## Conjunto de tareas
[1] ¿De qué libro se toman las reflexiones del fragmento sobre la fe del creyente?
[2] Continúa el fragmento sobre la fe del creyente a partir de su última oración.

## Fragmento

┌──

He aquí algunas reflexiones, que hago mías pero que espigueo en las
primeras páginas del libro de Pagola Creer, ¿para qué? (2008):
Los creyentes tenemos los mismos problemas y sufrimientos que todo el
mundo. La fe no le dispensa a nadie de las preocupaciones y dificultades
de cada día. Pero si un creyente cuida en el fondo de su corazón la
confianza en Dios, descubre una luz, un estímulo y un horizonte nuevo
para vivir. En primer lugar, el creyente puede acoger la vida cada mañana
como un regalo de Dios. La vida no es una casualidad, tampoco es una
lucha solitaria frente a las adversidades. No estoy solo en la vida. Alguien
me acompaña. Viviré este día confiando en Él. El creyente puede conocer
también la alegría de saberse perdonado. En medio de sus errores y
mediocridad puede experimentar la inmensa comprensión de Dios. Yo no
soy mejor que los demás. Conozco mi pecado y mi fragilidad. Mi suerte
es poder sentirme perdonado y renovado interiormente para comenzar
siempre de nuevo una vida más humana.

└──

## Datos
┌──

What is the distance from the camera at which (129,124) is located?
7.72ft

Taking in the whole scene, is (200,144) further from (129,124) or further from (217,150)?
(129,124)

└──

## Respuestas del ejercicio
[1] De *Creer, ¿para qué?* (2008), de Pagola.

[2]
Creer en Dios (saberse habitado y trabajado desde dentro por ese
fermento que es Dios Amor en nosotros) significa sentir con otra hondura
mi propia dignidad. No soy solo un conjunto de células que dentro de
muy poco se disolverá. Alguien ha pensado en mí, ¡alguien está pensando
en mí!, alguien busca mi bien. Me siento sostenido y estimulado por Dios
para hacer mi recorrido por este mundo con la esperanza y dignidad
propias de un hijo de Dios.
Creer en Dios: saber que todos y cada uno estamos habitados y
trabajados desde dentro por ese fermento que es Dios Amor en nosotros
significa reconocer esa misma dignidad de hijos e hijas de Dios en todos
los hombres y mujeres.
Creer en Dios (saber que todos y que el universo entero estamos
habitados y trabajados desde dentro por ese fermento que es Dios Amor
en nosotros y en todo) significa creer que el mal, la injusticia, no tienen
la última palabra y ni siquiera la muerte tiene la última palabra.
Dice también Pagola: “Siempre me ha conmovido esa postura noble del
gran científico ateo Jean Rostand. Cuentan que le gustaba repetir a sus
amigos cristianos: «Vosotros tenéis la suerte de creer». Y, cuando
planteaba la cuestión de la fe, solía afirmar: «De lo que yo estoy seguro
es de que me gustaría que Dios existiera». Son palabras que hacen
pensar”.
7. ¿“SENTIR” O “VIVIR” EN EL AMOR DE DIOS?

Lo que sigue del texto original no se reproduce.